Netflix’s Thrash opens with a hurricane tearing through Annieville, then leaves several residents behind as the floodwaters rise and sharks emerge. The result is a shark movie that is less Jaws than Crawl, and far less memorable than either.
Tommy Wirkola, who previously made Dead Snow and Violent Night, writes and directs a movie that never finds enough bite in its premise. Phoebe Dynevor plays heavily pregnant Lisa, Whitney Peak plays Dakota, an agoraphobe who has not left the house since her mother died, and a trio of foster kids are folded into the story as the town starts to vanish under water. But the sharks are described as intangible and offer little suspense, and the opening flood is awash in unpolished CGI, which drains away most of the threat before the movie has really begun.
That matters because Thrash is built to be a survival thriller, yet it keeps undercutting its own danger. The film is framed as a shark B-movie and is repeatedly measured against Jaws and Crawl, but it never earns those comparisons. Instead, it comes off as mostly watered-down chum: thin and silly even by the loose standards of the genre it is trying to join.

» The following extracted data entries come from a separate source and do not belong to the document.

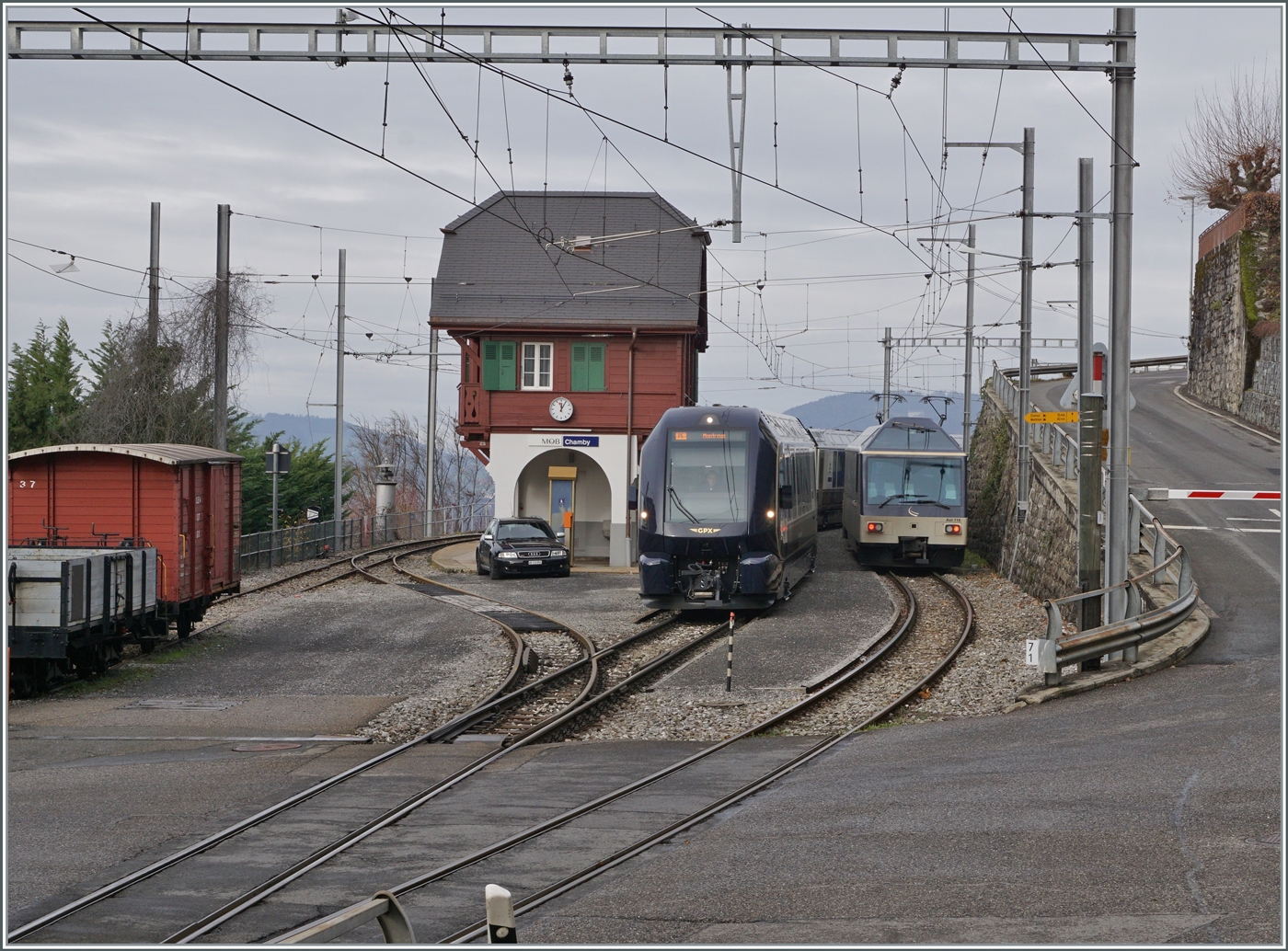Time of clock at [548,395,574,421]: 12:05
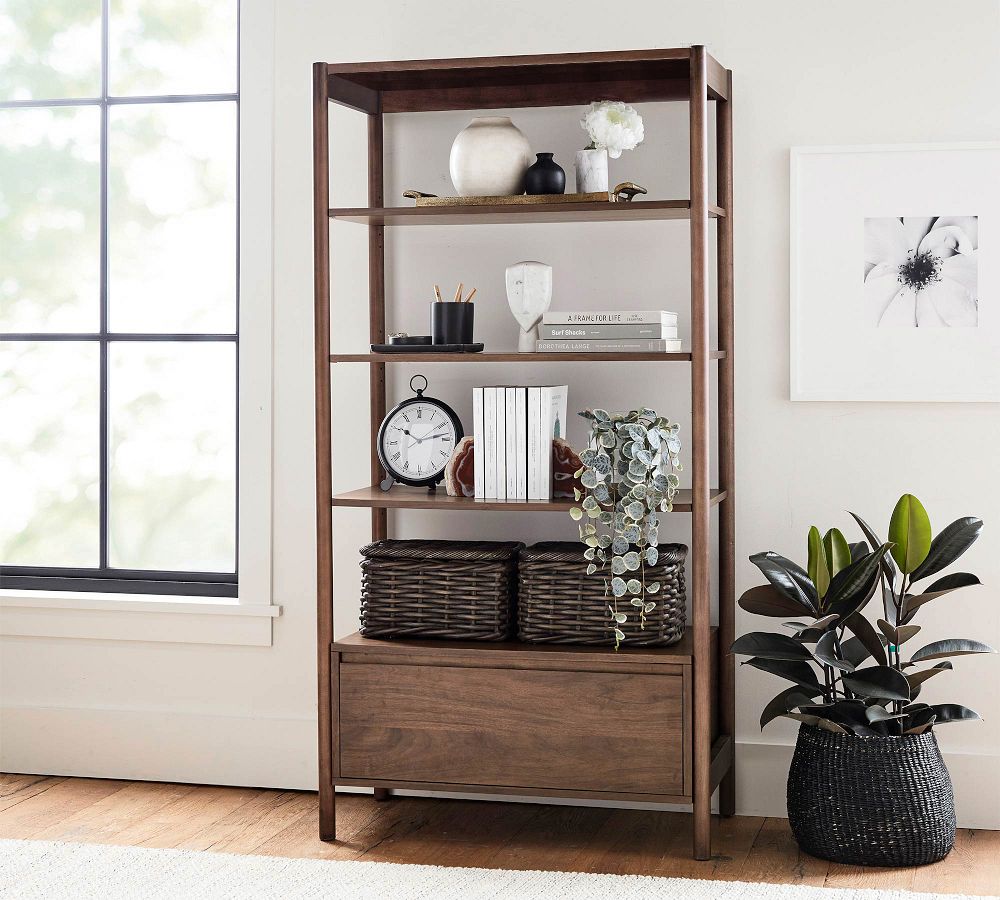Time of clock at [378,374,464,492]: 10:13
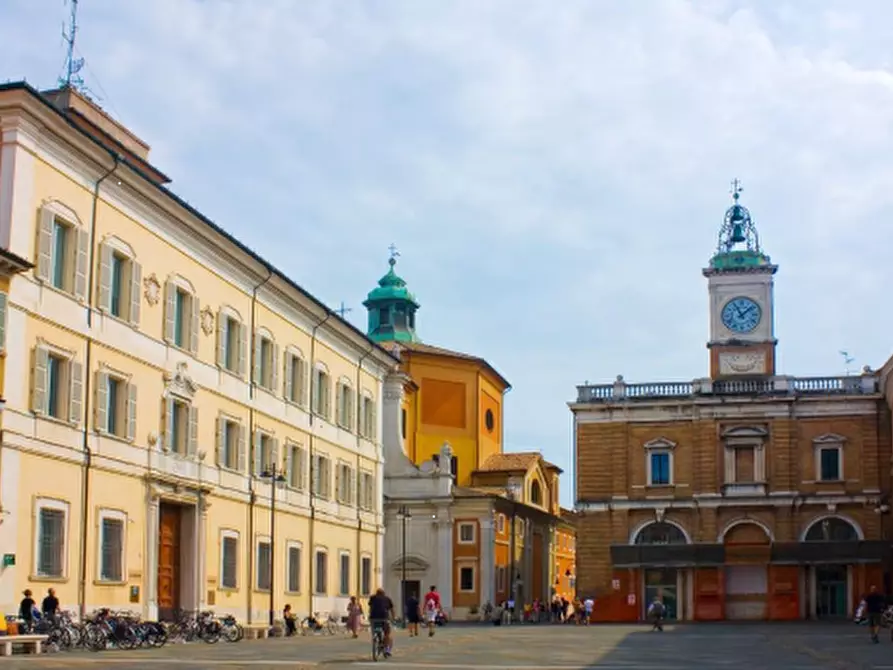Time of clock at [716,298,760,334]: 11:07
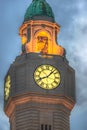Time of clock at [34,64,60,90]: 8:07
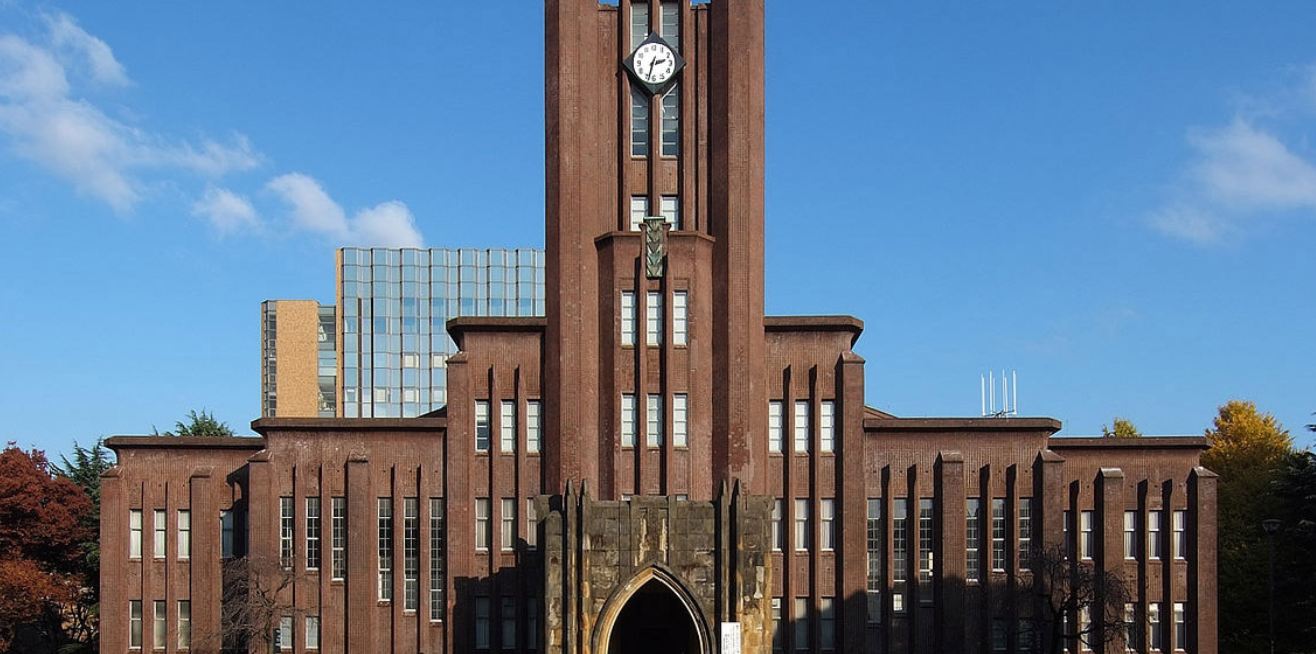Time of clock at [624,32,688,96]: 2:33
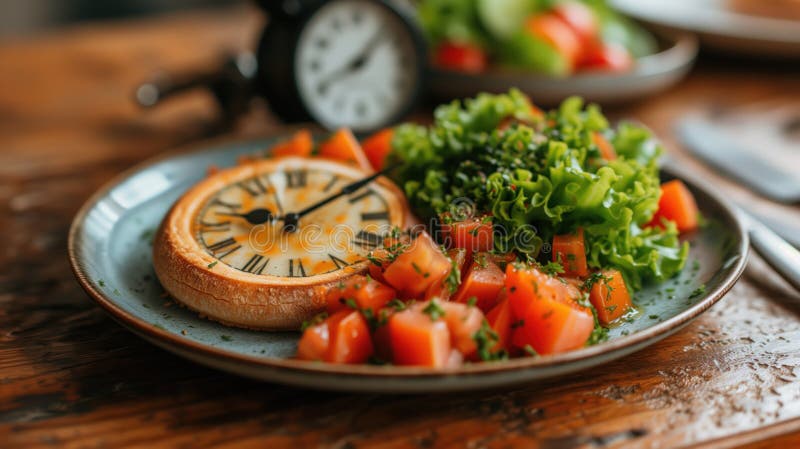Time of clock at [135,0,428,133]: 8:07
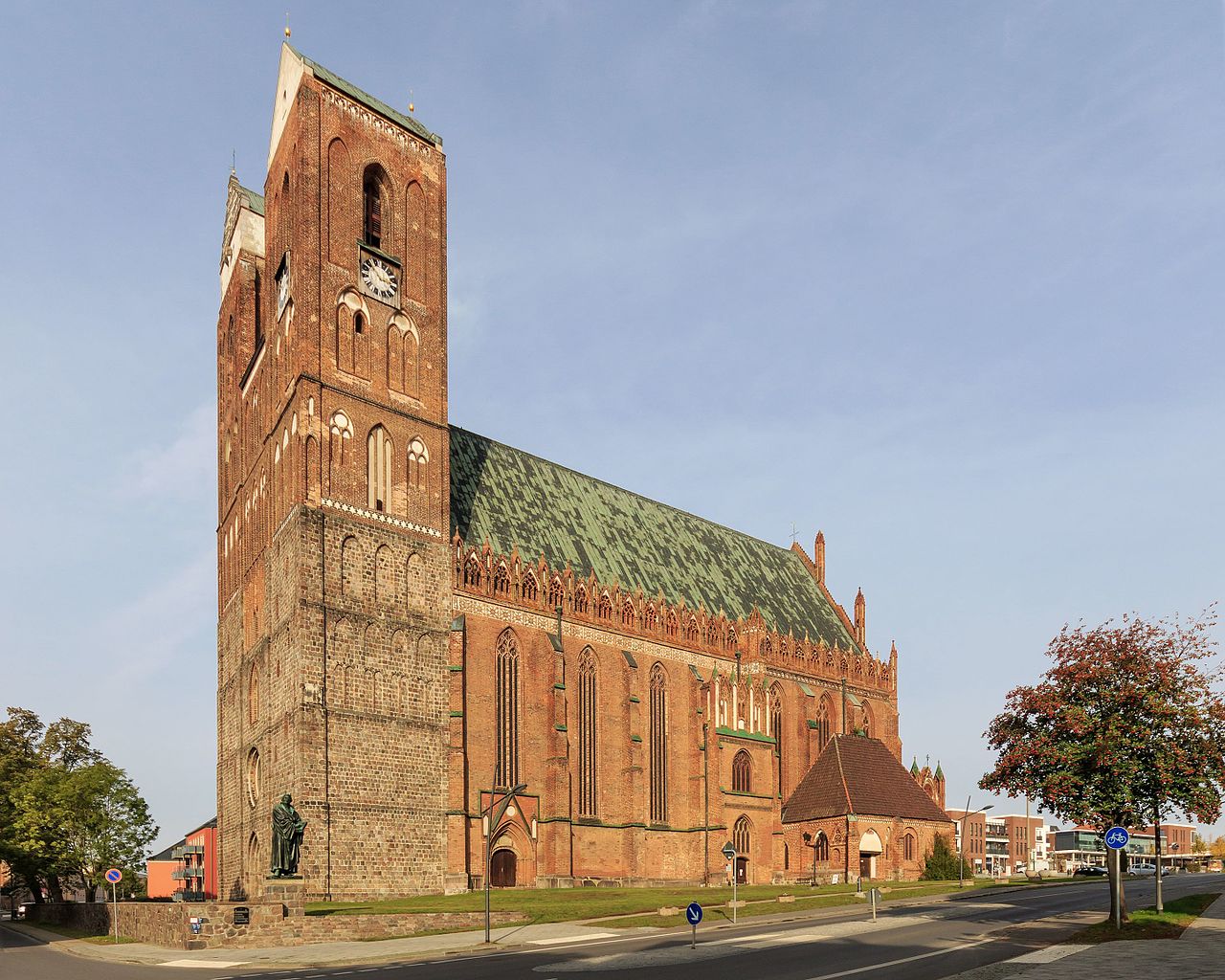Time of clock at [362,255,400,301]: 2:52
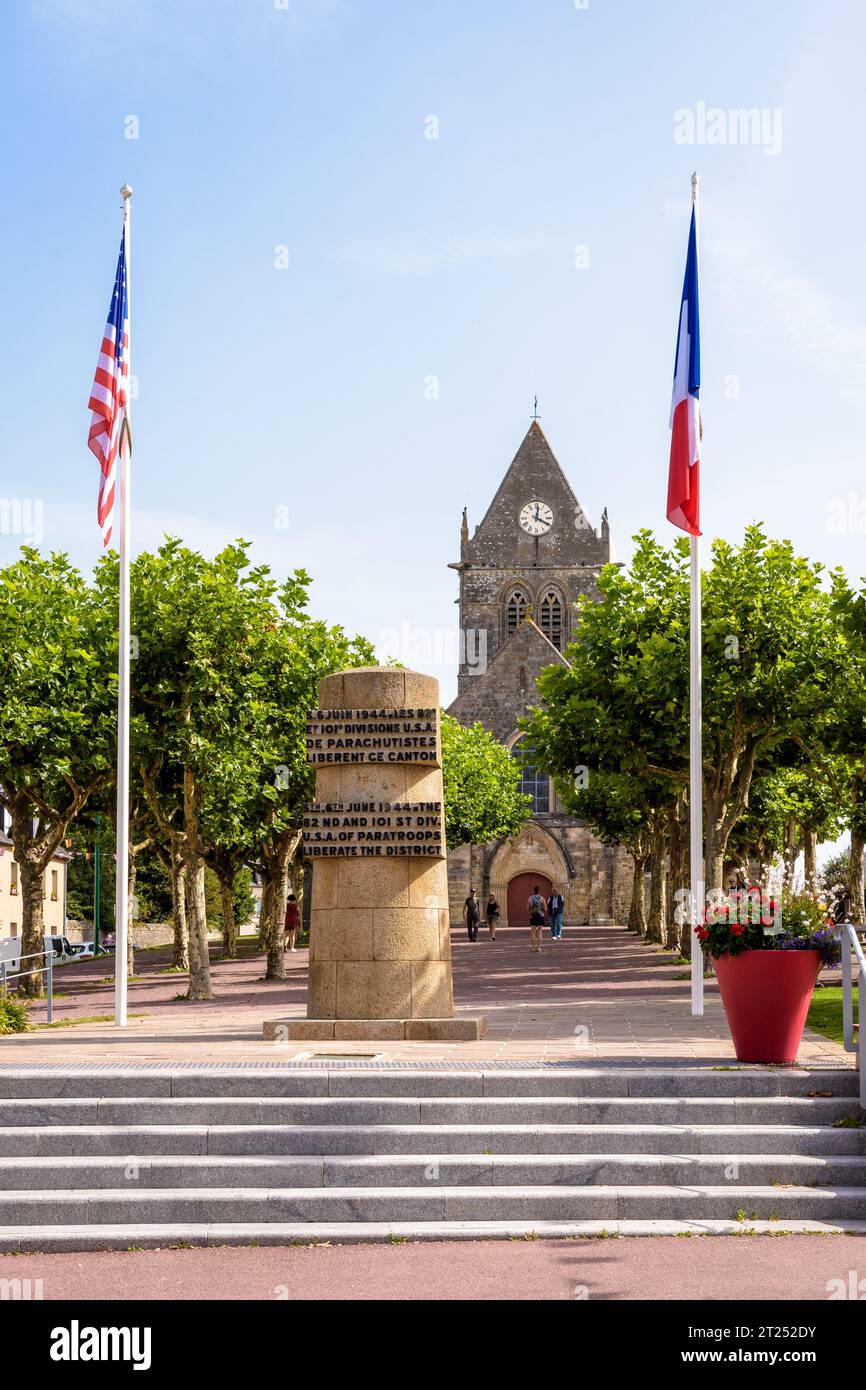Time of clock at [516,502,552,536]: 12:19
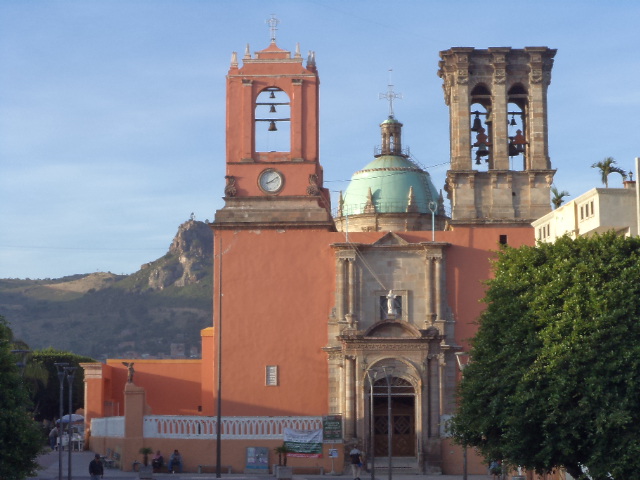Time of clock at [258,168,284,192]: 8:09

The final act reaches for spectacle with dynamite explosions, maternal rage and Vanessa Carlton’s “A Thousand Miles,” a combination so unrestrained it almost feels like a different movie has burst in. That late blast of energy is the closest Thrash comes to shaking off its own inertia, but it arrives after too much of the story has already washed away. The question is not whether the movie goes big at the end. It does. The real question is whether any of it sticks, and the answer is no.